Assim, a pretexto de um controlo estreito e da imposição de limites ao endividamento das empresas públicas

não financeiras, pois este seria responsável pelo desequilíbrio das contas públicas, o novo modelo de atividade

transformava, na prática, todas as empresas do setor público empresarial em algo semelhante a repartições

públicas estritamente dependentes da tutela financeira do Ministério das Finanças.

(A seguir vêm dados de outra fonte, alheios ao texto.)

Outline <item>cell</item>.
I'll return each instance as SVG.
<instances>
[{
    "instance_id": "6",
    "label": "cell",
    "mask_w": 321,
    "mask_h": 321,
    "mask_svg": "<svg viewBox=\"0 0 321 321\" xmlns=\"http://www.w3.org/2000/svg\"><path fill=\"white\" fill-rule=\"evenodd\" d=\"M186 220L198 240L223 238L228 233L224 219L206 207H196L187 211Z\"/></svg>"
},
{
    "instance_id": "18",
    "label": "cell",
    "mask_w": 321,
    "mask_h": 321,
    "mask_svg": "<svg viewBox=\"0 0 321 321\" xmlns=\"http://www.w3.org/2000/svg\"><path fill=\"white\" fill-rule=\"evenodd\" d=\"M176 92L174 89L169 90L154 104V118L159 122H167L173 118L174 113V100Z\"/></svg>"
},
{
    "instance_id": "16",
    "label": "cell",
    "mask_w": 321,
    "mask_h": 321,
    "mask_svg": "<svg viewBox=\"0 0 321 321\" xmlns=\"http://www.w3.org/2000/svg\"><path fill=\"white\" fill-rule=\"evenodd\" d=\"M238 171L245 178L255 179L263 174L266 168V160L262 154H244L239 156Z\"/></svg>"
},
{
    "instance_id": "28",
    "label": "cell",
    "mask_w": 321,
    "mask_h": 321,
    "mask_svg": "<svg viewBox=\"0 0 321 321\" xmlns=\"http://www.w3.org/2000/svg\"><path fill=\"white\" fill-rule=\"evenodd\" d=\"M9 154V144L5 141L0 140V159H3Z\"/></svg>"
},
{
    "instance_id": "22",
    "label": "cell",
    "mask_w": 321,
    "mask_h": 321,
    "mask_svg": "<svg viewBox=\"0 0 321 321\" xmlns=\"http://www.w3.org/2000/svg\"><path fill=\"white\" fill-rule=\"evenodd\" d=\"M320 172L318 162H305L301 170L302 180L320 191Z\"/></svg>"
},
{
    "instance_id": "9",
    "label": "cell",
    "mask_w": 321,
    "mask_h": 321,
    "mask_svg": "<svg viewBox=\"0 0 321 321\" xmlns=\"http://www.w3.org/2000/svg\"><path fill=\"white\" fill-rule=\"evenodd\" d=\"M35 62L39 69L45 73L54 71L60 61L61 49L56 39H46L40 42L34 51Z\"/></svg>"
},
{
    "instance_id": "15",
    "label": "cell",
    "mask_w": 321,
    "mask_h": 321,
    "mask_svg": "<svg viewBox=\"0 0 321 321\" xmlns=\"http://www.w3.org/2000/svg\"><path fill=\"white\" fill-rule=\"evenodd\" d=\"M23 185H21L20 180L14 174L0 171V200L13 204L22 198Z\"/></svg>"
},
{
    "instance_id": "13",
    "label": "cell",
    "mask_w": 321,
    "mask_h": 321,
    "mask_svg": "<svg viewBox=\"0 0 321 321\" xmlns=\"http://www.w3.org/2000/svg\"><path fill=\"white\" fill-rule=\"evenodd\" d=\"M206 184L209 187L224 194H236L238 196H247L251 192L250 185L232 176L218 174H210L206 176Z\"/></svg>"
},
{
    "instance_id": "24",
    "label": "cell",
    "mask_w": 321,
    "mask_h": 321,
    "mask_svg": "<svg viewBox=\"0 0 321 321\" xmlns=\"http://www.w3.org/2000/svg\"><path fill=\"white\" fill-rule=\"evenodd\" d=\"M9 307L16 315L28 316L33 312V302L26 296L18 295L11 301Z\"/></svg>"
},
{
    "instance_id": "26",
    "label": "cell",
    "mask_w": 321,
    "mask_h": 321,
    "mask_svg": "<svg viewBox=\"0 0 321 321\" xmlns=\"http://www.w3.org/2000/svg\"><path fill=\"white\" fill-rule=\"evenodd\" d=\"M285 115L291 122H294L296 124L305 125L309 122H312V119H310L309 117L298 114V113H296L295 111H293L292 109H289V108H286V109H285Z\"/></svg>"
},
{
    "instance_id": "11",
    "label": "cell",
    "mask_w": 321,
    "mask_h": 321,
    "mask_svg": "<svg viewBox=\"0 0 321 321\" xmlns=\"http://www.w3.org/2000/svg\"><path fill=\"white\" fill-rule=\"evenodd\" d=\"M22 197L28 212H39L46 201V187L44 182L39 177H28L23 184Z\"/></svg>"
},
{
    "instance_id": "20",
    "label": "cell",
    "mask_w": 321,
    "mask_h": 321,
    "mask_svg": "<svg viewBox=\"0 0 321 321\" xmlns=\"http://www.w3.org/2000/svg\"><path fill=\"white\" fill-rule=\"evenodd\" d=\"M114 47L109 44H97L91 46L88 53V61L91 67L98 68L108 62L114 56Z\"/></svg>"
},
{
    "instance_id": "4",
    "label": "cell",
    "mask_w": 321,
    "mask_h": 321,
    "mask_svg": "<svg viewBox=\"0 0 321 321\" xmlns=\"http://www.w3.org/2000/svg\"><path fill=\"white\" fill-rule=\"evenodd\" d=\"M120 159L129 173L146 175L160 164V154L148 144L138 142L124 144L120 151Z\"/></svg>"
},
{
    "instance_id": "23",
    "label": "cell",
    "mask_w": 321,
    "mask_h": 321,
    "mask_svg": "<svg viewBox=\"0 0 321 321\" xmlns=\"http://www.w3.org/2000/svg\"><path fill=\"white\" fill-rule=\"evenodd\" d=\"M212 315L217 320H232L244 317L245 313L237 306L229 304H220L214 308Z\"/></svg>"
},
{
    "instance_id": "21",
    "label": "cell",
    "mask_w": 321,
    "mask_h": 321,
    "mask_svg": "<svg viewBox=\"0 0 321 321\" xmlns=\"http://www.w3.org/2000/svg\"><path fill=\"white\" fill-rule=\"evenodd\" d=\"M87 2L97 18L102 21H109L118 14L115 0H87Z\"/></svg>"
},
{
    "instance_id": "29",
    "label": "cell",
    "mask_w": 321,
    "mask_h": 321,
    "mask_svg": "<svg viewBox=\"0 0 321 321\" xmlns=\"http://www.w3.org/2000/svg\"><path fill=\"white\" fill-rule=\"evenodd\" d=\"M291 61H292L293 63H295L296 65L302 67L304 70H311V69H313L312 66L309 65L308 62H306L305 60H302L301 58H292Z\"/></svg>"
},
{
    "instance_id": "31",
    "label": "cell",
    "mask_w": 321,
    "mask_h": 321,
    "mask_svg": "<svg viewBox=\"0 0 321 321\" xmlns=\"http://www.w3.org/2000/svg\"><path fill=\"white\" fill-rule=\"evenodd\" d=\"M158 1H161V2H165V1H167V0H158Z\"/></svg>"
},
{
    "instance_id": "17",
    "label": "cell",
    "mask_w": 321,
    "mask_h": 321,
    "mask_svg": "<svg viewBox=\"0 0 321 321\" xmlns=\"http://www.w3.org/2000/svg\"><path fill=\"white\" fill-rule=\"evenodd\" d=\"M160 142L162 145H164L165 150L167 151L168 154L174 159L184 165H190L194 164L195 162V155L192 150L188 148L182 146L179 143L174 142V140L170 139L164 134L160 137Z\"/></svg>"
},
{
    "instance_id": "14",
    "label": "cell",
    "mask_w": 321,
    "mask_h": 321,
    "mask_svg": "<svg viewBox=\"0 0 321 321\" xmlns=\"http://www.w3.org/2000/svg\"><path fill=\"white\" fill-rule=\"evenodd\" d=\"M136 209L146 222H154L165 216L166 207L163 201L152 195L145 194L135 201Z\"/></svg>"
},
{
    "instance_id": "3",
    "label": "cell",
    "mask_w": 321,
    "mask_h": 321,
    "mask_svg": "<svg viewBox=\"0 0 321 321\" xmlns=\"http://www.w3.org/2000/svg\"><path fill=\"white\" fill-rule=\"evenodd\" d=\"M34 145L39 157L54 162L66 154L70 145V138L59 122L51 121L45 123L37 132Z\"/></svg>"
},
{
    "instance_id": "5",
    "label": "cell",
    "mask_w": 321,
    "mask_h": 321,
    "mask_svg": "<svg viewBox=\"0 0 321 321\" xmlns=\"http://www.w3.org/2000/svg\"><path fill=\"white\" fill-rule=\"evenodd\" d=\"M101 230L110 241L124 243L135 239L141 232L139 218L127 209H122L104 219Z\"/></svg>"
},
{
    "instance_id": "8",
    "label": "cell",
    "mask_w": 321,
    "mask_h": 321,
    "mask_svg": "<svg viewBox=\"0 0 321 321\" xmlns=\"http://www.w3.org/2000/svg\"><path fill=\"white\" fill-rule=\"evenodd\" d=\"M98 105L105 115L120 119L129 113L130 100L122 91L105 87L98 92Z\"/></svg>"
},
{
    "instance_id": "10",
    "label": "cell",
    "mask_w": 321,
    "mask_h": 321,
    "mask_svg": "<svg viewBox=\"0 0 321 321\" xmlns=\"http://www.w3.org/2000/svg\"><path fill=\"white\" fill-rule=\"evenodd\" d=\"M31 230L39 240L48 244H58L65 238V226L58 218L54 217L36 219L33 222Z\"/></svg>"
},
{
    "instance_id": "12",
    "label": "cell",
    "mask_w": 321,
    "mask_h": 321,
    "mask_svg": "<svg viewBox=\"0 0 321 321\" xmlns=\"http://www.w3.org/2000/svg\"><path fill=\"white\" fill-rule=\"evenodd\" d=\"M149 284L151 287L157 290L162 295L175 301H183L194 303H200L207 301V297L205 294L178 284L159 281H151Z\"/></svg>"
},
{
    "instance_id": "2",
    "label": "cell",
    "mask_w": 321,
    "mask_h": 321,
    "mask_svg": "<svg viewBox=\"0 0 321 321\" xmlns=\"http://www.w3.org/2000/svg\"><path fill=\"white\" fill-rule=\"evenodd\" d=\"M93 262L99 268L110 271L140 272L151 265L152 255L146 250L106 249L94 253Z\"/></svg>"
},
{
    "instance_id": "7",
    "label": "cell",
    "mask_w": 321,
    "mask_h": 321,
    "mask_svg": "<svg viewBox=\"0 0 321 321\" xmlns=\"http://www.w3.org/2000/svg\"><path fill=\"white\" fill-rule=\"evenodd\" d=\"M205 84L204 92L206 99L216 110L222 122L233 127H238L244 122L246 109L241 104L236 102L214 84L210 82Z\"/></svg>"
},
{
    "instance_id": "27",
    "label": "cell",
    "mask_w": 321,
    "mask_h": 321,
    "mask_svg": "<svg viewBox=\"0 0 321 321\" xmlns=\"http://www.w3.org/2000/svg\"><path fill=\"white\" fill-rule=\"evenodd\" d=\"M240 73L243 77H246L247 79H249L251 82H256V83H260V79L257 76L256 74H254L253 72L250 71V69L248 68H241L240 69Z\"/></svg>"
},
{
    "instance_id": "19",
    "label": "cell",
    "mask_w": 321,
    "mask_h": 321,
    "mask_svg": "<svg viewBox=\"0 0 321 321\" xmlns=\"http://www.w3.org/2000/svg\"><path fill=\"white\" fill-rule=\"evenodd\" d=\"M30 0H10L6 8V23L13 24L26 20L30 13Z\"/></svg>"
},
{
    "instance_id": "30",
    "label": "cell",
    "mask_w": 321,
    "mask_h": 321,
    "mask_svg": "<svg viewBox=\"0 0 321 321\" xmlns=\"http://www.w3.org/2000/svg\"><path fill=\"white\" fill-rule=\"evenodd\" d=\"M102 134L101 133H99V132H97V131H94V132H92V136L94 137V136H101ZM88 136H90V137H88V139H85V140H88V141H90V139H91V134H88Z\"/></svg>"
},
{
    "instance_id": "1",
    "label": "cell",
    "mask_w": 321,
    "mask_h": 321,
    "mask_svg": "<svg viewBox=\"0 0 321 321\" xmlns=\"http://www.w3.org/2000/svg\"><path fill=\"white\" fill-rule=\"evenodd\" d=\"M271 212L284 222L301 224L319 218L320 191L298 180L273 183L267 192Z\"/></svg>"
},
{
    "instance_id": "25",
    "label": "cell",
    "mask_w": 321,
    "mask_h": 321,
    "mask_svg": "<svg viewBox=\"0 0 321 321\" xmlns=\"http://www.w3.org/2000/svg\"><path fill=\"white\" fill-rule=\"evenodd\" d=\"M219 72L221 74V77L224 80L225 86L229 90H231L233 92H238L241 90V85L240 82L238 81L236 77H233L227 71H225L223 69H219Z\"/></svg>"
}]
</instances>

Em particular, quando essas empresas «apresentem capital próprio negativo» (artigo 29.º do Decreto-Lei n.º

133/2013, de 3 de outubro), os conselhos de administração, instruídos diretamente pelo Ministério das Finanças,

estariam obrigados à adoção de medidas extraordinárias de gestão, ou seja, redução de custos e da atividade,

congelamento de salários e de carreiras, cortes nos benefícios sociais, contratualmente estabelecidos, entre

outras perdas de direitos laborais.

Quem trabalha nas empresas públicas sabe bem que estas diretivas austeritárias só se aplicavam a quem

não fazia parte da legião de filhos e enteados do poder, havendo sempre exceções para o recrutamento de

quem estava «habilitado para cumprir ordens» e disponível para receber as devidas recompensas

remuneratórias. Enquanto para a grande maioria dos trabalhadores houve cortes brutais de salários e enorme

degradação das condições de trabalho durante mais de uma década; para esta nova aristocracia nunca faltou

nada.

Este anátema que o anterior Governo PSD/CDS justapôs sistematicamente às empresas públicas

descapitalizadas, ignora que o desequilíbrio estrutural não tem que ver apenas com a gestão operacional

deficitária dos anos mais recentes, mas sobretudo com razões históricas, ligadas a modelos errados de

financiamento da atividade e à subcapitalização dessas empresas, particularmente no setor dos transportes

públicos coletivos. Acresce que, neste capítulo, não pode, nem deve ignorar-se que as operações desastrosas

e ruinosas levadas a cabo junto da banca privada internacional para financiamento da atividade dessas

empresas, com base em operações de tipo swaps, de elevado risco financeiro, também tiveram um contributo

relevante para agravar as várias componentes do desequilíbrio estrutural dos capitais dessas empresas.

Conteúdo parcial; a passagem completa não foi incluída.